Known as the ‘pearl of the Chesapeake’, Rock Hall is a quaint seashore town with a thriving fishing and boating community. The harbor is filled with crab and oyster boats which leave the town every morning, returning with heaving baskets of shellfish for the town’s fresh seafood restaurants. The main town is equally lovely, with two large 18th-century mansions on the National Register of Historic Places, three museums which discuss the town’s local heritage and the maritime industry, and many picturesque board houses. The town is particularly stunning at sunset, when the warm light envelops the town and harbor in an intense glow.
The motto of St Michaels is ‘Historic Charm, Nautical Adventure, Romantic Spaces’, and this small town certainly delivers on its promise. The downtown area is lined with quaint, old-fashioned houses, boutiques and restaurants, while the harbor is a perfect spot for all sea lovers to stroll and relax while taking in the beautiful views across the boats to the ocean. All three of the motto’s promises are rolled in the historic lighthouse, the Hooper Straight Light, one of only four Chesapeake Bay lighthouses built in the iconic screw-pile design, and which remains one of St Michaels’ most unique attractions.

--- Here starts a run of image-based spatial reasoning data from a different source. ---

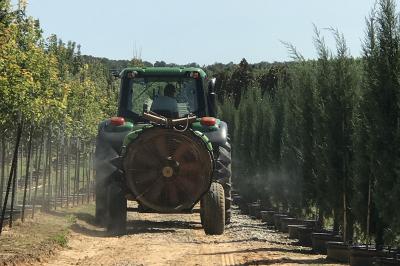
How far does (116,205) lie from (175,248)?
1881 millimetres

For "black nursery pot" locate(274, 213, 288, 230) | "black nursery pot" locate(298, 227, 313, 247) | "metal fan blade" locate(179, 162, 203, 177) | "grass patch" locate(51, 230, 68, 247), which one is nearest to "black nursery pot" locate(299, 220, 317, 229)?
"black nursery pot" locate(298, 227, 313, 247)

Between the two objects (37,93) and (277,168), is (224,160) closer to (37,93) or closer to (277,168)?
(37,93)

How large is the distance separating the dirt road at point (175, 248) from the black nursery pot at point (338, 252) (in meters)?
0.18

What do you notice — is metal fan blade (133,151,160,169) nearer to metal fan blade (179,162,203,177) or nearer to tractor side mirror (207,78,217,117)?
metal fan blade (179,162,203,177)

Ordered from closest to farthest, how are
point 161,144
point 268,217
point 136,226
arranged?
point 161,144 → point 136,226 → point 268,217

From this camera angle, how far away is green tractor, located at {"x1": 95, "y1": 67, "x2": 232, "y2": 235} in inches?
468

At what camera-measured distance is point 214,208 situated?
41.7ft

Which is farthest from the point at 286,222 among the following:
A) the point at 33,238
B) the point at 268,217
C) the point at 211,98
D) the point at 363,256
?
the point at 33,238

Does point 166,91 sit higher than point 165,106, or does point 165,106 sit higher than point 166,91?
point 166,91

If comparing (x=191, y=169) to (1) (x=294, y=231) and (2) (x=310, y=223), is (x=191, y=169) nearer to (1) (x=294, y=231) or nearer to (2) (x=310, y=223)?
(1) (x=294, y=231)

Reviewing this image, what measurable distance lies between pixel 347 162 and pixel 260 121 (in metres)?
12.8

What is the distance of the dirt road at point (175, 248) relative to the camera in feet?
33.3

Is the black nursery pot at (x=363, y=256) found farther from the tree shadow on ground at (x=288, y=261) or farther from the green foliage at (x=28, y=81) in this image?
the green foliage at (x=28, y=81)

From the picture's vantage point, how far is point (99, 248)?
1128 cm
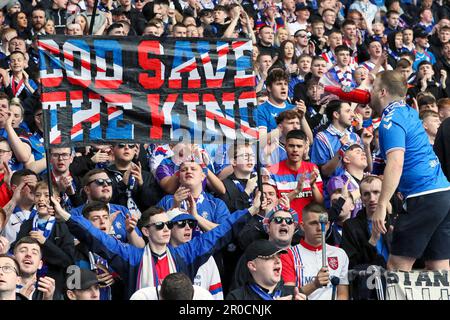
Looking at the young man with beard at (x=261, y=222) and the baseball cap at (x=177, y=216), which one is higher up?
the baseball cap at (x=177, y=216)

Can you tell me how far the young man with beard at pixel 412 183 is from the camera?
8.56 meters

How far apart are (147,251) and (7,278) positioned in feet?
4.05

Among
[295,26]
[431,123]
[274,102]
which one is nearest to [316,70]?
[274,102]

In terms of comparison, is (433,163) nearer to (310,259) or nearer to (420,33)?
(310,259)

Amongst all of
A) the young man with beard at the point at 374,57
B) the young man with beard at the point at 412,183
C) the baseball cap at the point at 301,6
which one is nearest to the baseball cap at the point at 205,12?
the baseball cap at the point at 301,6

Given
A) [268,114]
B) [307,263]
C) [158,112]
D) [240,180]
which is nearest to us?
[158,112]

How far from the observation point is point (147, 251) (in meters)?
9.11

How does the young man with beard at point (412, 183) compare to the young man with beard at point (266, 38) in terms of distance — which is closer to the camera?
the young man with beard at point (412, 183)

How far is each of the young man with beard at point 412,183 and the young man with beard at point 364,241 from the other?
1.11m

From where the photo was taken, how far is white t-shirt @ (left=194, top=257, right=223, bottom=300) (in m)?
9.44

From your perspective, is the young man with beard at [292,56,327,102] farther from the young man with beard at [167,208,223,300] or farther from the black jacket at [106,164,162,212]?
the young man with beard at [167,208,223,300]

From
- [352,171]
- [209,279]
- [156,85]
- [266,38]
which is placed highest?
[156,85]

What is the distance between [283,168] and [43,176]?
2.34m

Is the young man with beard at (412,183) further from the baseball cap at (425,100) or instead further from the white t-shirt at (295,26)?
the white t-shirt at (295,26)
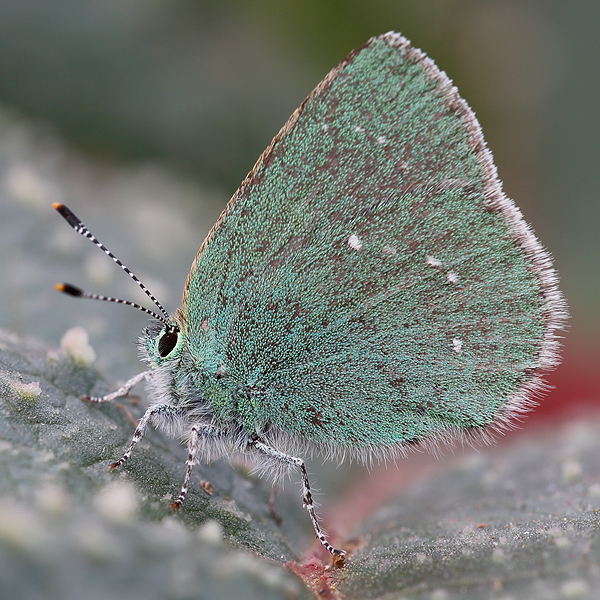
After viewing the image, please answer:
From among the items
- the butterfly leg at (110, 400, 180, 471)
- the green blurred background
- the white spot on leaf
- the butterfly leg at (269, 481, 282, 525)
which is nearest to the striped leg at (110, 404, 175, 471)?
the butterfly leg at (110, 400, 180, 471)

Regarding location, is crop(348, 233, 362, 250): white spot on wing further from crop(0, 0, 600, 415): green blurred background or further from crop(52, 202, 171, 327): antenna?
crop(0, 0, 600, 415): green blurred background

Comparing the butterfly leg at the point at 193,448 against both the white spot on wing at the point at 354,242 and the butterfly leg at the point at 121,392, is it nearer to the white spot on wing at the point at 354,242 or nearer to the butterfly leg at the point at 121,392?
the butterfly leg at the point at 121,392

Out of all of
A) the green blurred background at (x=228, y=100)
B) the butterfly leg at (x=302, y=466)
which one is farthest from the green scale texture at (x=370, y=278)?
the green blurred background at (x=228, y=100)

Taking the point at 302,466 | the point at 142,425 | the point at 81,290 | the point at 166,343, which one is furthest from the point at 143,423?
the point at 302,466

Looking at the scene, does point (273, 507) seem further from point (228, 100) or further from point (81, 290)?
point (228, 100)

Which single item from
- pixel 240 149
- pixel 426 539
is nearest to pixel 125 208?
pixel 240 149

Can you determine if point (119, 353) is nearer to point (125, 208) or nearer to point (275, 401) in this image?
point (275, 401)
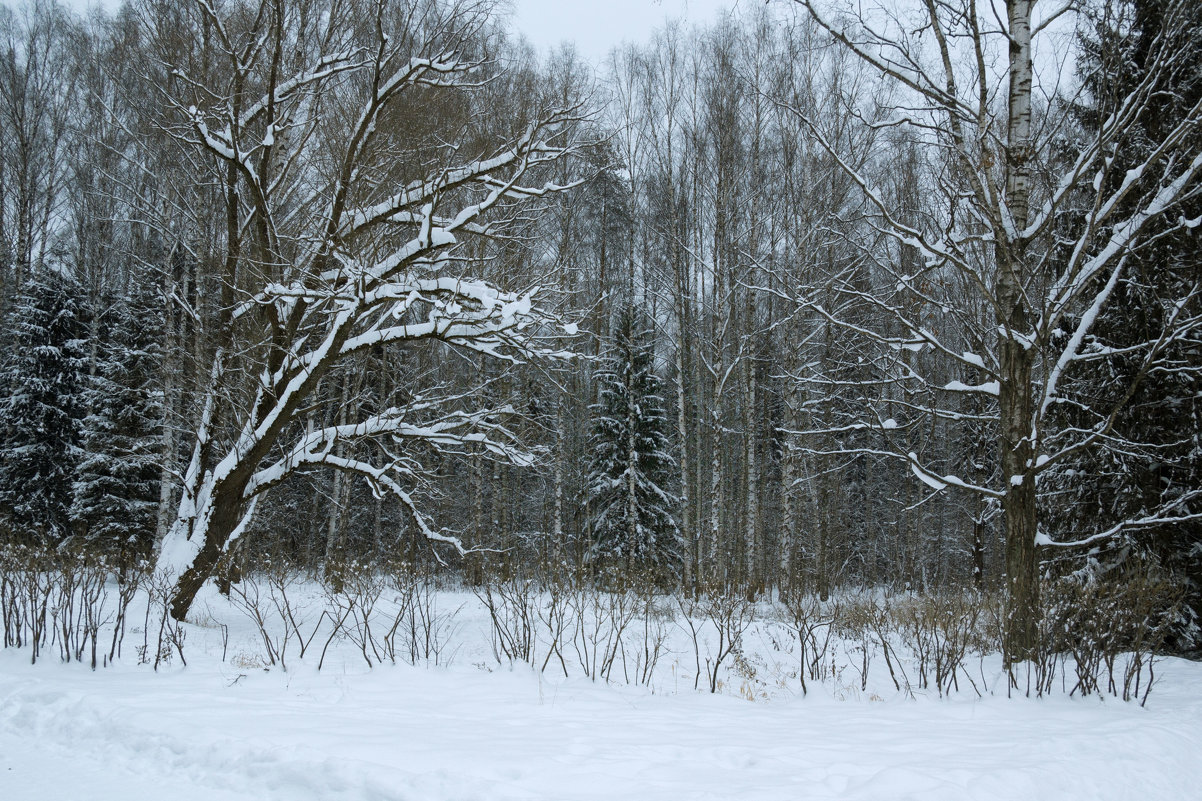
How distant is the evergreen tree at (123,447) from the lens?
15.2 m

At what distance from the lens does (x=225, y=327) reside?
29.5 feet

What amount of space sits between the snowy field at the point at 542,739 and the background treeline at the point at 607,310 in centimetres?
329

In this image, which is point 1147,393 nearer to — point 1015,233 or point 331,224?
point 1015,233

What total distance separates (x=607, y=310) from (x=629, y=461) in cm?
406

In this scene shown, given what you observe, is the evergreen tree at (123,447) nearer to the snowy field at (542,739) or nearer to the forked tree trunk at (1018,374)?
the snowy field at (542,739)

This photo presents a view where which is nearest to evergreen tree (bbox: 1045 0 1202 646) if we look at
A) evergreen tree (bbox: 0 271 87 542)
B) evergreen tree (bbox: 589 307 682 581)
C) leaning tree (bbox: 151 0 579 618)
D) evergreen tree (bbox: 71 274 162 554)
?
leaning tree (bbox: 151 0 579 618)

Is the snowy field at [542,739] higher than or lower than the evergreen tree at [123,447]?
lower

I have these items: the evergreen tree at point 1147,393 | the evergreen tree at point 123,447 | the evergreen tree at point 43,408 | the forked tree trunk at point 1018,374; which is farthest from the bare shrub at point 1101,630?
the evergreen tree at point 43,408

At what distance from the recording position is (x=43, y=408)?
16703 mm

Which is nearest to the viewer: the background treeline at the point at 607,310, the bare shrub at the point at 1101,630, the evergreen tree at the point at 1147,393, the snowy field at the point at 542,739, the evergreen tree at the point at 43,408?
the snowy field at the point at 542,739

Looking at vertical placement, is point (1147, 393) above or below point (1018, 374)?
above

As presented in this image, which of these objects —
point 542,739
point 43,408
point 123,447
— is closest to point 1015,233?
point 542,739

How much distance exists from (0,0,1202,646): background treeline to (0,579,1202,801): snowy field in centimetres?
329

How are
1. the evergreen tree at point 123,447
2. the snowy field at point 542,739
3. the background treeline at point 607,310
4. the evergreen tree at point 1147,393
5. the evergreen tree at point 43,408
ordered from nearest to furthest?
the snowy field at point 542,739, the evergreen tree at point 1147,393, the background treeline at point 607,310, the evergreen tree at point 123,447, the evergreen tree at point 43,408
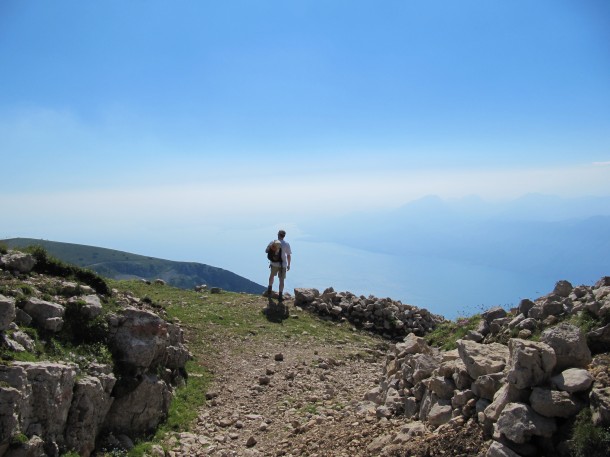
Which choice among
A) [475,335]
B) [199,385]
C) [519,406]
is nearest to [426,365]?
[475,335]

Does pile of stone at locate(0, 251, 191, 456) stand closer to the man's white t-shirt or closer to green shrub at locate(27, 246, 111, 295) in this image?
green shrub at locate(27, 246, 111, 295)

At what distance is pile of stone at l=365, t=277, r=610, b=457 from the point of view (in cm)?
690

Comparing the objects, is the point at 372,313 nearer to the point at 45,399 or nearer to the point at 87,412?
the point at 87,412

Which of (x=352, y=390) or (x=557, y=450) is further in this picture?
(x=352, y=390)

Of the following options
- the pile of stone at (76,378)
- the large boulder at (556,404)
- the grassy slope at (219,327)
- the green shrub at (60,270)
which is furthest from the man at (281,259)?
the large boulder at (556,404)

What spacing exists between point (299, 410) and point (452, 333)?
22.9 feet

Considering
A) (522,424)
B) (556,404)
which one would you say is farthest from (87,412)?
(556,404)

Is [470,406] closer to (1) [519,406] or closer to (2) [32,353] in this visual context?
(1) [519,406]

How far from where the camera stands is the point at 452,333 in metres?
15.9

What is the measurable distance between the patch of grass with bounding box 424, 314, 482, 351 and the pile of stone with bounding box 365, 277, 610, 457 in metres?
2.33

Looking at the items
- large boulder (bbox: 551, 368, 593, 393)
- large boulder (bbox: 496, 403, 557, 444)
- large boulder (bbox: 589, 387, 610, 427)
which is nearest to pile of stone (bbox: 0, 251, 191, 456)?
large boulder (bbox: 496, 403, 557, 444)

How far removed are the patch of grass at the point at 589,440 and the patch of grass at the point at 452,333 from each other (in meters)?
7.39

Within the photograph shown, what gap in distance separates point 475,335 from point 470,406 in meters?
4.29

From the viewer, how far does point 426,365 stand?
10.9 meters
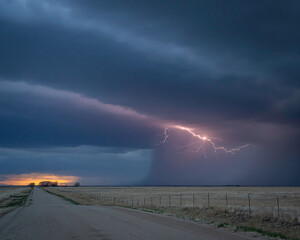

Located on the edges of two state parks, Thurmont is ideally placed in terms of abundant natural beauty, and is locally known as the ‘gateway to the mountains’. Cunningham Falls State Park is home to the largest cascading waterfall in Maryland, and is a site of awe-inspiring beauty, while the Catoctin Mountain Park features the edge of the Appalachian mountains, hardwood forests and winding streams just a stone’s throw from Thurmont. The main town is quaint, with charming red brick buildings and local independent shops aplenty, and plays host to the Catoctin Colorfest, a yearly arts and crafts festival.